For an indication of just how savage our interest rate levels are, official repo interest rates in the US are 2,25%, Canada 3% and Britain 5%. Compare that to South Africa's repo rate at 11,5%. If they go to 12%, as the Reserve Bank hints, this may strike another fatal blow to the residential property market. South African home loan borrowers are already paying five times the repayments of American property owners. "So it's not surprising that more and more consumers are falling into arrears."
Levitt believes that the pain of higher interest rates has only just started to kick in and believes that we will see further residential value falls over the next 6 to 12 months and another hike will simply speed up this process.

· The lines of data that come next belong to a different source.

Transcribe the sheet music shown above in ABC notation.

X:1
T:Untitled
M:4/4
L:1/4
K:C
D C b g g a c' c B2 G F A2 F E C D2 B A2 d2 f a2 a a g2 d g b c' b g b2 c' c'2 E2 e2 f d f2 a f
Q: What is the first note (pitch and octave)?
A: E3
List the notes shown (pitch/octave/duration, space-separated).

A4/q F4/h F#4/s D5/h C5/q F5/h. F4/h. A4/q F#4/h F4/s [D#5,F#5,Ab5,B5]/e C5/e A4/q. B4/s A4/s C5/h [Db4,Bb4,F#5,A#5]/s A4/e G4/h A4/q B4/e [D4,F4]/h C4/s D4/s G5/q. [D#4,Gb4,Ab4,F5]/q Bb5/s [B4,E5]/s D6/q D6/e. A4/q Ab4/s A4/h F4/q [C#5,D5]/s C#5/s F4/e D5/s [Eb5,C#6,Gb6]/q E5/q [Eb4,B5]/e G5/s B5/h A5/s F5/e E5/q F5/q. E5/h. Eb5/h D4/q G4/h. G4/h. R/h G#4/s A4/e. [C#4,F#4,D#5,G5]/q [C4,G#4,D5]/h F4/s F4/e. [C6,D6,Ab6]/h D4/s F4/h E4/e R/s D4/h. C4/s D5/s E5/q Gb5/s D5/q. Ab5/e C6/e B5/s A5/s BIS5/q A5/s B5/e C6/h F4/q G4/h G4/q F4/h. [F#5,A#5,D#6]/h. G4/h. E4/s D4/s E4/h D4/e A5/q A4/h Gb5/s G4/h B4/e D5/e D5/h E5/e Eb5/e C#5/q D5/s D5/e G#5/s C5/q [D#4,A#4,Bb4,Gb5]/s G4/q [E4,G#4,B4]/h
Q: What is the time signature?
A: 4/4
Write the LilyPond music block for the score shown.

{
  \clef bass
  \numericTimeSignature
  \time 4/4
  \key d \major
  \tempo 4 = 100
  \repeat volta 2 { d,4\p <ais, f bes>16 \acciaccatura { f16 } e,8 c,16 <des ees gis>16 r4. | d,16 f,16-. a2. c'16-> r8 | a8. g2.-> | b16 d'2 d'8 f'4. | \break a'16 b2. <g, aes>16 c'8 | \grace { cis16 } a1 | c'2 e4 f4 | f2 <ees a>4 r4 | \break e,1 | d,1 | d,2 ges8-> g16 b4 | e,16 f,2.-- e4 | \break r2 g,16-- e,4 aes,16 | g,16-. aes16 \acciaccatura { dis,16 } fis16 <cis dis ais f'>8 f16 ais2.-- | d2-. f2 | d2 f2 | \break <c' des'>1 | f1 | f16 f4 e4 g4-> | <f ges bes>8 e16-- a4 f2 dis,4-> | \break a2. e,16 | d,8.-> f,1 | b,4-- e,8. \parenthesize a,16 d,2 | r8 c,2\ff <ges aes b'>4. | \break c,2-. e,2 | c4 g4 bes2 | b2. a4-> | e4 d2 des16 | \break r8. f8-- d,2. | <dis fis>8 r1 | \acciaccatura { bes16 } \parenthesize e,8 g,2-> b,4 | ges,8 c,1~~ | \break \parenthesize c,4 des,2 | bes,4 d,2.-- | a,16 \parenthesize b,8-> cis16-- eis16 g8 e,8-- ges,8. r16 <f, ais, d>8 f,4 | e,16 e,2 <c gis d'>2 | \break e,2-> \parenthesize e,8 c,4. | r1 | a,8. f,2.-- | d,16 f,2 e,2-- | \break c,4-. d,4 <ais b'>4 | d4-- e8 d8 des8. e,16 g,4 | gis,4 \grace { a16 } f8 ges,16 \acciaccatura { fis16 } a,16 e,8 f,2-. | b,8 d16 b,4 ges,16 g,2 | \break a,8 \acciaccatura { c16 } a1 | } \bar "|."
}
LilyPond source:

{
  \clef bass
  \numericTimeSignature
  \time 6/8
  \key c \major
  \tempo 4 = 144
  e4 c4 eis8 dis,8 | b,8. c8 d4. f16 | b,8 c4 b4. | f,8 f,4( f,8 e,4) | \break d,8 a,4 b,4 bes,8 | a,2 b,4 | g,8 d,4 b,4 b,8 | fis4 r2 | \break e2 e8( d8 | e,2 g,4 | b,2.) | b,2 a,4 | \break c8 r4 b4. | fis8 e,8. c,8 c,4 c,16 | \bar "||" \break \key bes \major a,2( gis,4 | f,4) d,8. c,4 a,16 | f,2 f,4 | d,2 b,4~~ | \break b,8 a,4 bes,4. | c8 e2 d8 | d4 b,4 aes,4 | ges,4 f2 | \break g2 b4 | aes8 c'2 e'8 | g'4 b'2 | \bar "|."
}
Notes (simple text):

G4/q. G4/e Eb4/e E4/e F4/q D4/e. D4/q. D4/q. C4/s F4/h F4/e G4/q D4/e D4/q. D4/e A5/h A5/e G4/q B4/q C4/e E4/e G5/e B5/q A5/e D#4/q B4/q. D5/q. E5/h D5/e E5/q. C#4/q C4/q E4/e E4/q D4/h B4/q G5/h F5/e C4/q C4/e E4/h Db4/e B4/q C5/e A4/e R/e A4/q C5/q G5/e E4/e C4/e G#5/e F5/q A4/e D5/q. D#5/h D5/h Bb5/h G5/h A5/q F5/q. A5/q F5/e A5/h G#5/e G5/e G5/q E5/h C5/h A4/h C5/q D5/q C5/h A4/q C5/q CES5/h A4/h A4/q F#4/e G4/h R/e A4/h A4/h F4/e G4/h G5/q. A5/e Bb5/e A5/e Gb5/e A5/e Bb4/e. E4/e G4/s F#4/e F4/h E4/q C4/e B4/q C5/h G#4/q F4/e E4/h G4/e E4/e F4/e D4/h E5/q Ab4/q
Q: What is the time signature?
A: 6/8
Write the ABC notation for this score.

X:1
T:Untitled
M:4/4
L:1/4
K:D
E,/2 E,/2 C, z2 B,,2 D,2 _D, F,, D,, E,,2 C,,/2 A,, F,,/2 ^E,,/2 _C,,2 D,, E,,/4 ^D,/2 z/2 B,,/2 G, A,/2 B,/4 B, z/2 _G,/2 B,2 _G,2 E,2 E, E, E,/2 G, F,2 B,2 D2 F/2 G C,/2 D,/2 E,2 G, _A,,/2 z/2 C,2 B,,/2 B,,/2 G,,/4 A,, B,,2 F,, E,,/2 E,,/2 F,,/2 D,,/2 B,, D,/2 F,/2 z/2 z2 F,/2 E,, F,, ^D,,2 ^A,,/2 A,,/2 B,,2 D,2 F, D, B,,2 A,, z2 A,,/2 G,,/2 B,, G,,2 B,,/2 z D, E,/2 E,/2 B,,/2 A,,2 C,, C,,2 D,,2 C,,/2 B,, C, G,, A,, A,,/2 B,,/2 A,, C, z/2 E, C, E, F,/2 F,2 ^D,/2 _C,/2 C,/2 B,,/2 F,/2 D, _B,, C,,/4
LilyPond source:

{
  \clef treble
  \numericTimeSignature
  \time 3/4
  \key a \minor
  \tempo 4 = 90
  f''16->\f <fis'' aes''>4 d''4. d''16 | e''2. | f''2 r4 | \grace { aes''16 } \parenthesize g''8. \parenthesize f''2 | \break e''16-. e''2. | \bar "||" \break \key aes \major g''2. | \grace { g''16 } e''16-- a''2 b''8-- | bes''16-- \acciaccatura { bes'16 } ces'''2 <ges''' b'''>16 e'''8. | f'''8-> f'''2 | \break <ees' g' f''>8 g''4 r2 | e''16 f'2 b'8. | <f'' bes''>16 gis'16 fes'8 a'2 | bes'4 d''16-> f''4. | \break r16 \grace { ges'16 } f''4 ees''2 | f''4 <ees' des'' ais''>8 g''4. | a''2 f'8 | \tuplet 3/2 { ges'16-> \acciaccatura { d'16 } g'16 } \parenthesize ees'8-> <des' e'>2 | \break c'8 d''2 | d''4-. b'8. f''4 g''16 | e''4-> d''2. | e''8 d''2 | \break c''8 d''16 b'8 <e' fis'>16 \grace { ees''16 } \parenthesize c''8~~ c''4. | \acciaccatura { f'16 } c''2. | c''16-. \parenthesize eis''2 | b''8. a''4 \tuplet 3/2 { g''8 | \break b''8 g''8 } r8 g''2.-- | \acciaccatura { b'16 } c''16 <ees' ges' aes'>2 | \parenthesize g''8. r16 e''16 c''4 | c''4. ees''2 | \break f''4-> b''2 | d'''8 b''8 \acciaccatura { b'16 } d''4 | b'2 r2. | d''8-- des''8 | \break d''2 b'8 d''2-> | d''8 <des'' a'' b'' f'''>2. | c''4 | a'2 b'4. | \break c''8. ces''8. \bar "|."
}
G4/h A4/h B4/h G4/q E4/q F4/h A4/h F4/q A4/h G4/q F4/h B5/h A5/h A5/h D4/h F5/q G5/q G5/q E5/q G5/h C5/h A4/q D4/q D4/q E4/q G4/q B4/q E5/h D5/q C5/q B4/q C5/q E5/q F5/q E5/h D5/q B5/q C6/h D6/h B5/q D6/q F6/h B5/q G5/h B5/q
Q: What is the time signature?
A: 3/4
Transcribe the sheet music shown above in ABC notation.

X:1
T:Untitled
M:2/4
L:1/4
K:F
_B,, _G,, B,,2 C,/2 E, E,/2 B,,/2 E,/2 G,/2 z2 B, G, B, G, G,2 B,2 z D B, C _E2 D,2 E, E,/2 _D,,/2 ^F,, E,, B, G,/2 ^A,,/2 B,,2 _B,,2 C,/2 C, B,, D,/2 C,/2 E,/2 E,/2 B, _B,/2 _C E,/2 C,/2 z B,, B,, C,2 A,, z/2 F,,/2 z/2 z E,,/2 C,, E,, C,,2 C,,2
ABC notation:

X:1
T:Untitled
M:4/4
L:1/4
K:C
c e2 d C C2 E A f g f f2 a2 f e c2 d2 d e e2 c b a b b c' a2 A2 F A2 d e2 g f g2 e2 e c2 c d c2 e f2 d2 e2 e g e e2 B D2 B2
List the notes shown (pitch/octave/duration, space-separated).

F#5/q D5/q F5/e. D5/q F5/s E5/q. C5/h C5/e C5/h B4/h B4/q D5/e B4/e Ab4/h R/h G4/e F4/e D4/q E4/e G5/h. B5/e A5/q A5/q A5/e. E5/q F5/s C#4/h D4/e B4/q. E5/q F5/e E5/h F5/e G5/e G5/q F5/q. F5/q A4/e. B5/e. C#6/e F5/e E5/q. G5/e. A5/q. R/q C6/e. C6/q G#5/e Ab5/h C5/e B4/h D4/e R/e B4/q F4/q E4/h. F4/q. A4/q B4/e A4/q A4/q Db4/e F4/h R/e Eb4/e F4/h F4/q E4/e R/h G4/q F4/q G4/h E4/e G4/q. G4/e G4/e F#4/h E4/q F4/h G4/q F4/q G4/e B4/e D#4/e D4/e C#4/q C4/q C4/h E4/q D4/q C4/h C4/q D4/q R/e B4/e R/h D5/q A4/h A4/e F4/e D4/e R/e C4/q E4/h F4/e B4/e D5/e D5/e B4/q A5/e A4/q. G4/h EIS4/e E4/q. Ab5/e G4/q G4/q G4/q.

"The South African housing market is in a bind - we have a historic housing shortage and thus huge demand at the entry level, but that isn't going to stop prices declining further. I think we'll see prices fall by another 5% this year - and that's without another interest-rate rise.
"If rates rise again it will accelerate price declines, and that's an ominous prospect because price falls can be infectious," Levitt says.
"If one house in a street sells for a lower than expected price, that can have a knock-on effect to other properties in the same area, and so it goes on."
The latest figures from the Alliance Research team, released last week, showed Johannesburg house prices falling by 5,5% in the March quarter alone and Cape Town falling by 4,85% – the average performance of the five large South African cities. The Standard Bank property gauge recently revealed the first residential price drop in eight years.
The Reserve Bank's hint that interest rates might have to rise later this year if inflation keeps rising, would thus be disastrous for struggling homeowners.
"You've got to be smart in today's market. There's a great opportunity to buy properties at distressed rates. We are already seeing great deals for buyers and with the residential rentals tracking interest rates, investors can get a good yield through house investing. Over time the market will settle down, as it always does, and investors will again see capital growth," Levitt says.
The irony, explains Levitt, is that with decreasing home prices there is actually no better time to get into the market. "Bold investors will make bold profits when the market inevitably turns upwards."